The legendary American punk-rock band NOFX is alive and kicking -- still making tunes that question America’s political choices, and still, in general, raising hell. And frontman Fat Mike is just as rambunctious as ever.
NOFX is a busy band. They just released their 12th studio album, Self-Entitled, and just finished filming for the second edition of the band’s documented journey across the world, Backstage Passport 2. Fat Mike has been busy with other projects, like collaborating with his gorgeous professional-dominatrix girlfriend, Soma Snakeoil, by scoring the fetish film Rubber Bordello. So, interviewing Fat Mike is a daunting experience -- where to begin?!
NOFX stops in Salt Lake City on Saturday, Dec. 8. Find out more information here.
City Weekly: What has been your drive after all these years to continue playing punk rock music?
Fat Mike: Well, it’s really the best job in the world, and we are probably having more fun at it now than we ever have. And why do we play punk rock? Well, because punk rock is clearly the best kind of music and the most fun and hardest to play. Why would we not do it?

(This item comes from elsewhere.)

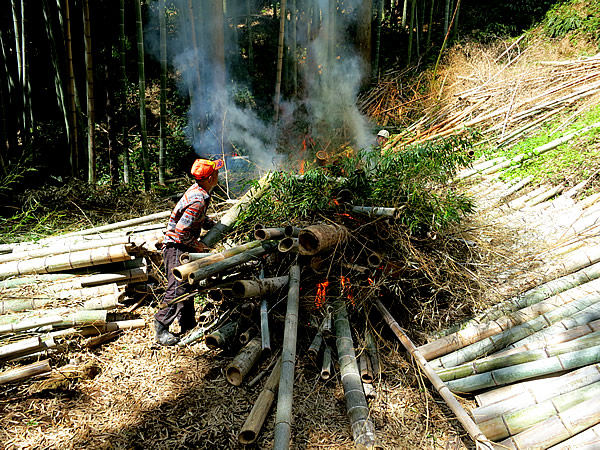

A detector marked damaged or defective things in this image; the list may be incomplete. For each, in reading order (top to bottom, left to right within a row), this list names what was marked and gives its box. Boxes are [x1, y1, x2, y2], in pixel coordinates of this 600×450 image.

CW: Was there an particular inspiration, such as a band or anyone in particular, that led you to pick up the bass?
Fat Mike: No, certainly not. My friend got a guitar for Christmas, so we started a band. So, my friend bought a drum set, and I bought a bass.
CW: Is there a specific message that you hope the band’s latest album, Self-Entitled, can deliver?
Fat Mike: Not one specific message, just different songs. I like how the first song on the album, "72 Hookers," is pissing people off. A lot of people think it’s a joke song, but, seriously, when you’re sending people over to the Middle East to kill people, it’s never going to stop the war. But if you make them happy, it would stop the war. By killing people, it’s certainly not going to stop anything. And it was also based on fact. There were forced suicide bombers that were caught before their bombs went off, and the reason they were all doing it was to get the virgins. None of it was American hatred or politics; it was just to get laid. So, it’s pretty simple. And people give me shit because they say it’s an anti-Muslim song, and it’s not really anti-Muslim, although I am anti-Muslim -- but I’m anti-every religion.
CW: Is there a concert venue, town or city that you would like to see NOFX perform in or at?
Fat Mike: We haven’t played Bangkok yet. We want to play there. And we haven’t played Vietnam or India, but I don’t want to go to India. I don’t really give a fuck about the venue.
CW: Can you remember any crazy experiences that stood out to you the most as you traveled the world and filmed the second season of the band’s documented journey, Backstage Passport 2?
Fat Mike: I think the most rewarding part was finally getting to play Colombia. It was the third time that we tried, and there were 30,000 to 35,000 people there. It was just a really amazing show, and, man, we got the best drugs ever! It was a good time. We play in front of a couple thousand people, usually sometimes 5,000, but playing to 30,000 was fucking great. One of the other fun things was that we were up all night partying in Peru and an earthquake hit Chile. There were tsunami warnings in Lima and we were in Lima, so we all went down to the beach to check it out, but no tsunamis ever hit. The Philippines and Africa were also pretty crazy.
CW: Are there any legends you look up to when it comes to playing punk rock music?
Fat Mike: I don’t really look up to anyone as heroes or anything like that, but I do like Darby Crash and Sid Vicious. But I’m 45 now, so it’s not like I’m trying to follow in their footsteps.
CW: You just wrote an entire film score for the fetish film Rubber Bordello that your girlfriend wrote and directed. How is Rubber Bordello different from other porn films out there?
Fat Mike: It’s a fetish film. It’s not about fucking. It’s about shiny clothes, bondage and S&M. I think it’s the only film of its kind since silent movies. It’s funny, and no guys get any cum shots. It’s super-fucking dirty, but it’s not like any other porn films. It’s an art film. It was fun to make something that was completely different from anything that I have done before.
CW: What intrigued you to do a project like this?
Fat Mike: My girlfriend and I share the BDSM scene. We have a dungeon in L.A., and we are building one in San Francisco now. She’s a professional dominatrix and I’m her submissive. So, it’s not like we just jumped into this not knowing anything, it’s just what we do.
CW: How did you meet the lovely Soma Snakeoil?
Fat Mike: I rented her dungeon for a party. I had a party there with Sum 41, Alkaline Trio and some other friends of mine and she brought a lot of doms, and we brought a bunch of girls. We had a bunch of girlfriends there, everyone brought their girlfriend, and it ended up that all the girls wanted to get beat up by the doms. Anyway, it was a long, fun night and Soma and I really hit it off.
CW: How do you personally feel about the current music that’s being played on the radio today?
Fat Mike: It’s kind of hard for me to say, because, honestly, I don’t listen to the radio. I haven’t listened to the radio since I was 11. It’s like when you have records, cassettes, CDs and IPods, why would you listen to the radio? Listening to what someone else tells you they think is good, you know, it’s crazy. Yeah, I just don’t listen to radio these days.